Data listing
· · · · ·
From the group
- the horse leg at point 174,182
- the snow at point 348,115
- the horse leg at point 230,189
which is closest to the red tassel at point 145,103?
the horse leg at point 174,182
· · · · ·
Problem ▸ Can you reproduce all of the lines above, word for word and unchanged?

Answer in full ▸
From the group
- the horse leg at point 174,182
- the snow at point 348,115
- the horse leg at point 230,189
which is closest to the red tassel at point 145,103?
the horse leg at point 174,182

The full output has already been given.